Work to be completed: Rewrite all of the data below, changing "hanging lantern" to "paper lantern" and leaving everything else as it is.

Dataset records:

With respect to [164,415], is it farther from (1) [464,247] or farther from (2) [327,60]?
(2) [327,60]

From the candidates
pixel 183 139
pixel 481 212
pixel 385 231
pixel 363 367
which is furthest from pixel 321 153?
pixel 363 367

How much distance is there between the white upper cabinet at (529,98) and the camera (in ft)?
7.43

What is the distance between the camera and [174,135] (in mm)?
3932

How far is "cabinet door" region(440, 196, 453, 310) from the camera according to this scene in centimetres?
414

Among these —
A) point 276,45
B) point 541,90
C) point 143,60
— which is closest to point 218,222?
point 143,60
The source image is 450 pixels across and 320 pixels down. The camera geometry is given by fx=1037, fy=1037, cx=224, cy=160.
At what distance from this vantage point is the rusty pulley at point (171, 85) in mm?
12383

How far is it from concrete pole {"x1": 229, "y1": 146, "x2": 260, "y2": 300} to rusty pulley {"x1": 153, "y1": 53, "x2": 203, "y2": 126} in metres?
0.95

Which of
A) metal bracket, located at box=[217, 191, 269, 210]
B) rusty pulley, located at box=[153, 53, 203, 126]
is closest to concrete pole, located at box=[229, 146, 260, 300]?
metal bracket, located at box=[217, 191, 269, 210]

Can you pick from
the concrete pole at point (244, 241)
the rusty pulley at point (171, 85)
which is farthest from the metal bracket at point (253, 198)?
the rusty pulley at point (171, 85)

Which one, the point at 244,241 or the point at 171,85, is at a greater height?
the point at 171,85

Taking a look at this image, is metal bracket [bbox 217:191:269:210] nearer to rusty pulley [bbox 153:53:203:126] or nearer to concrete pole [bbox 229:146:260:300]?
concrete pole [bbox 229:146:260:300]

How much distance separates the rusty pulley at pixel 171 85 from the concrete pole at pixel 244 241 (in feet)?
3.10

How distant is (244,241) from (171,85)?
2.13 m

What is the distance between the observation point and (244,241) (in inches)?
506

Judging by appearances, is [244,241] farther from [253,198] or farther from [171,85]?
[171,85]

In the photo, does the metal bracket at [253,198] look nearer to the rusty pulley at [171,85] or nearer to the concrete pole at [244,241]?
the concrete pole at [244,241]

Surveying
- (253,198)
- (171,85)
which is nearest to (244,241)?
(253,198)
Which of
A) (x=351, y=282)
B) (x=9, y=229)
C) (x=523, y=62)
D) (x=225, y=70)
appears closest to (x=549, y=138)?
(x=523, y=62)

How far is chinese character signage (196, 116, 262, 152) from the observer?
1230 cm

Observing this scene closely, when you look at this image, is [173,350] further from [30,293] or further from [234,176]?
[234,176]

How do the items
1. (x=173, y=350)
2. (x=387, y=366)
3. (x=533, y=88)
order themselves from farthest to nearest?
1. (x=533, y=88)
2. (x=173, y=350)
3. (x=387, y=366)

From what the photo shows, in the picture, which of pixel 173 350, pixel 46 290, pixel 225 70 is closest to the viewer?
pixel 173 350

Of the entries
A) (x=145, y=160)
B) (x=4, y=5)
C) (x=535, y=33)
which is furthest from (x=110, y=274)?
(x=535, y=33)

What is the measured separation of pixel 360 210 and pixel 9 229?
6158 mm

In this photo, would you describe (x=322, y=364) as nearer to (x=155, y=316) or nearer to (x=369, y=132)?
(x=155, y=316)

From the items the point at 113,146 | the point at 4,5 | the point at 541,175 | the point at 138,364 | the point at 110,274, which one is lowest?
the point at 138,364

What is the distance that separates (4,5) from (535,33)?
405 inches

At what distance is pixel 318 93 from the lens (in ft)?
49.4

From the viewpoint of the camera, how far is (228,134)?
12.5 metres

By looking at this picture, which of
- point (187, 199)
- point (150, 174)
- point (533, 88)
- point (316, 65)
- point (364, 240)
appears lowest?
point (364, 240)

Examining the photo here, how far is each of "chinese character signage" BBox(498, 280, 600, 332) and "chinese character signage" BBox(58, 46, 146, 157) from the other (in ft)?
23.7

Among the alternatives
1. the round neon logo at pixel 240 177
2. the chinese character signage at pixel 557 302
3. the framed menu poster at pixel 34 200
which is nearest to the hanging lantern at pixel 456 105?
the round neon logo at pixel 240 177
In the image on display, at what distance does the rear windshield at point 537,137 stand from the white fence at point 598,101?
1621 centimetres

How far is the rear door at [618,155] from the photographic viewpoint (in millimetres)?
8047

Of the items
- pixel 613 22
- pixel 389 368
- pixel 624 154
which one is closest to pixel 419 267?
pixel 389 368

Complete response:
With respect to [164,415], is it farther from (1) [464,247] or farther from (2) [327,60]?
(2) [327,60]

From the candidates
pixel 183 139
pixel 481 212
pixel 385 231
pixel 363 367
which is furthest from pixel 321 153?
pixel 363 367

How much distance is there between the white upper cabinet at (529,98) and the camera (in ft)?
7.43

What is the distance between the camera and [174,135] (in mm)?
3932

How far is "cabinet door" region(440, 196, 453, 310) from the camera according to this scene in centimetres?
414

Among these —
A) point 276,45
B) point 541,90
C) point 143,60
— which is closest to point 218,222?
point 143,60
The source image is 450 pixels across and 320 pixels down. The camera geometry is given by fx=1037, fy=1037, cx=224, cy=160.
At what distance from this vantage point is the rusty pulley at point (171, 85) in mm?
12383

How far is it from concrete pole {"x1": 229, "y1": 146, "x2": 260, "y2": 300} to rusty pulley {"x1": 153, "y1": 53, "x2": 203, "y2": 126} in metres?
0.95

Which of
A) metal bracket, located at box=[217, 191, 269, 210]
B) rusty pulley, located at box=[153, 53, 203, 126]
is closest to concrete pole, located at box=[229, 146, 260, 300]?
metal bracket, located at box=[217, 191, 269, 210]

Can you pick from
the concrete pole at point (244, 241)
the rusty pulley at point (171, 85)
which is farthest from the metal bracket at point (253, 198)?
the rusty pulley at point (171, 85)

Which one, the point at 244,241 or the point at 171,85, is at a greater height?
the point at 171,85

Taking a look at this image, is metal bracket [bbox 217:191:269:210] nearer to rusty pulley [bbox 153:53:203:126] or nearer to concrete pole [bbox 229:146:260:300]?
concrete pole [bbox 229:146:260:300]

How much distance separates the rusty pulley at pixel 171 85 from the concrete pole at pixel 244 241 (in feet)?
3.10

How distant is (244,241) from (171,85)?
2.13 m

What is the distance between the observation point and (244,241) (in inches)?
506

Judging by appearances, is [244,241] farther from [253,198] or farther from [171,85]?
[171,85]

In the photo, does the metal bracket at [253,198] look nearer to the rusty pulley at [171,85] or nearer to the concrete pole at [244,241]?
the concrete pole at [244,241]

Surveying
- (253,198)
- (171,85)
which is nearest to (244,241)?
(253,198)
Which of
A) (x=351, y=282)
B) (x=9, y=229)
C) (x=523, y=62)
D) (x=225, y=70)
appears closest to (x=549, y=138)?
(x=523, y=62)

How far is chinese character signage (196, 116, 262, 152) from the observer?
1230 cm

Observing this scene closely, when you look at this image, is [173,350] further from [30,293] or further from [234,176]?
[234,176]

How do the items
1. (x=173, y=350)
2. (x=387, y=366)
3. (x=533, y=88)
order themselves from farthest to nearest?
1. (x=533, y=88)
2. (x=173, y=350)
3. (x=387, y=366)

From what the photo shows, in the picture, which of pixel 173 350, pixel 46 290, pixel 225 70 is closest to the viewer?
pixel 173 350

Of the entries
A) (x=145, y=160)
B) (x=4, y=5)
C) (x=535, y=33)
which is furthest from (x=110, y=274)?
(x=535, y=33)

What is the measured separation of pixel 360 210 and pixel 9 229?
6158 mm

In this photo, would you describe (x=322, y=364) as nearer to (x=155, y=316) or nearer to (x=369, y=132)?
(x=155, y=316)

From the items the point at 113,146 | the point at 4,5 | the point at 541,175 | the point at 138,364 | the point at 110,274, which one is lowest?
the point at 138,364

What is the distance that separates (4,5) from (535,33)?
405 inches

At what distance is pixel 318 93 from the lens (in ft)?
49.4

From the viewpoint of the camera, how far is (228,134)?
12.5 metres

By looking at this picture, which of
- point (187, 199)
- point (150, 174)
- point (533, 88)
- point (316, 65)
- point (364, 240)
appears lowest?
point (364, 240)

Examining the photo here, how far is each of "chinese character signage" BBox(498, 280, 600, 332) and "chinese character signage" BBox(58, 46, 146, 157) from the other (in ft)?
23.7

Among the alternatives
1. the round neon logo at pixel 240 177
2. the chinese character signage at pixel 557 302
3. the framed menu poster at pixel 34 200
which is nearest to the paper lantern at pixel 456 105?
the round neon logo at pixel 240 177
In the image on display, at what distance does the rear windshield at point 537,137 stand from the white fence at point 598,101?
1621 centimetres

How far is the rear door at [618,155] from the photographic viewpoint (in millimetres)?
8047

Of the items
- pixel 613 22
- pixel 389 368
- pixel 624 154
which one is closest to pixel 419 267?
pixel 389 368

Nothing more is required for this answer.